Penalties.
1. A physician or other provider of health care who willfully fails to transfer the care of a patient in accordance with NRS 449.628 is guilty of a gross misdemeanor.
2. A physician who willfully fails to record a determination of terminal condition or the terms of a declaration in accordance with NRS 449.622 is guilty of a misdemeanor.
3. A person who willfully conceals, cancels, defaces or obliterates the declaration of another without the declarant’s consent or who falsifies or forges a revocation of the declaration of another is guilty of a misdemeanor.

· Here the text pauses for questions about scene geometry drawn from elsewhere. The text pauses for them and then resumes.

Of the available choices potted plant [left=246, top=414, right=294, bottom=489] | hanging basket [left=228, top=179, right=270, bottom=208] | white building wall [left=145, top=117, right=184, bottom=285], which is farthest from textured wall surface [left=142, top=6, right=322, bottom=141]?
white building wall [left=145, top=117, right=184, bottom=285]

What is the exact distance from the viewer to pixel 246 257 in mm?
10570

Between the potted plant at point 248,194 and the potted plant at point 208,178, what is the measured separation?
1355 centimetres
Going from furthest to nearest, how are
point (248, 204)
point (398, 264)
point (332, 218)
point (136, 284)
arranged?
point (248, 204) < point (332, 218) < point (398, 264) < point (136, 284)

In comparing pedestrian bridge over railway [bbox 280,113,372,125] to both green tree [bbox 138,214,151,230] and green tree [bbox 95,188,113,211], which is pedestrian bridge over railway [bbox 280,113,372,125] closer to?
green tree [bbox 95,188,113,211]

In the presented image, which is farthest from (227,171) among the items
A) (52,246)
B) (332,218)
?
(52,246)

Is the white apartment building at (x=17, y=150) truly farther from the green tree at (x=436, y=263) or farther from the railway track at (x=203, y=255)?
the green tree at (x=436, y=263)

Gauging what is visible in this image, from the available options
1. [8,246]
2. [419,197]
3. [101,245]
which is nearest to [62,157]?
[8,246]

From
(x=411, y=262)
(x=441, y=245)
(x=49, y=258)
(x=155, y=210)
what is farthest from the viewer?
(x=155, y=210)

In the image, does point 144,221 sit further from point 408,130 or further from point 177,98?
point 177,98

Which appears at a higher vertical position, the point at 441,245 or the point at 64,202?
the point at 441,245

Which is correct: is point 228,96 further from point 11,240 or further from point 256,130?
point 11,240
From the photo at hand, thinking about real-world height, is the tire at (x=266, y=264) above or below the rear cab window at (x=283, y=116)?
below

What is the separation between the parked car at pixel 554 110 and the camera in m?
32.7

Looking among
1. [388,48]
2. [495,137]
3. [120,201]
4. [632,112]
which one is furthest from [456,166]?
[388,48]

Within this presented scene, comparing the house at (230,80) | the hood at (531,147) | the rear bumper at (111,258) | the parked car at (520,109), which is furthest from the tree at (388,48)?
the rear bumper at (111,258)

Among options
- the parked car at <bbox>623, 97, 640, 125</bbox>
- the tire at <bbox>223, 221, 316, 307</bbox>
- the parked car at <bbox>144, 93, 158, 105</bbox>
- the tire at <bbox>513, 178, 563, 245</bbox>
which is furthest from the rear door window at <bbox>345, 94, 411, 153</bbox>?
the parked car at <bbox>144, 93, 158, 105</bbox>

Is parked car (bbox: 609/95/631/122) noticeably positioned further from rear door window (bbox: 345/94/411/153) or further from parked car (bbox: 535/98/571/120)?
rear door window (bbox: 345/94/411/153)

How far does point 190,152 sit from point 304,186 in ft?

4. A person who falsifies or forges the declaration of another, or willfully conceals or withholds personal knowledge of a revocation, with the intent to cause a withholding or withdrawal of life-sustaining treatment contrary to the wishes of the declarant and thereby directly causes life-sustaining treatment to be withheld or withdrawn and death to be hastened is guilty of murder.
5. A person who requires or prohibits the execution of a declaration as a condition of being insured for, or receiving, health care is guilty of a misdemeanor.
6. A person who coerces or fraudulently induces another to execute a declaration, or who falsifies or forges the declaration of another except as provided in subsection 4, is guilty of a gross misdemeanor.
7. The penalties provided in this section do not displace any sanction applicable under other law.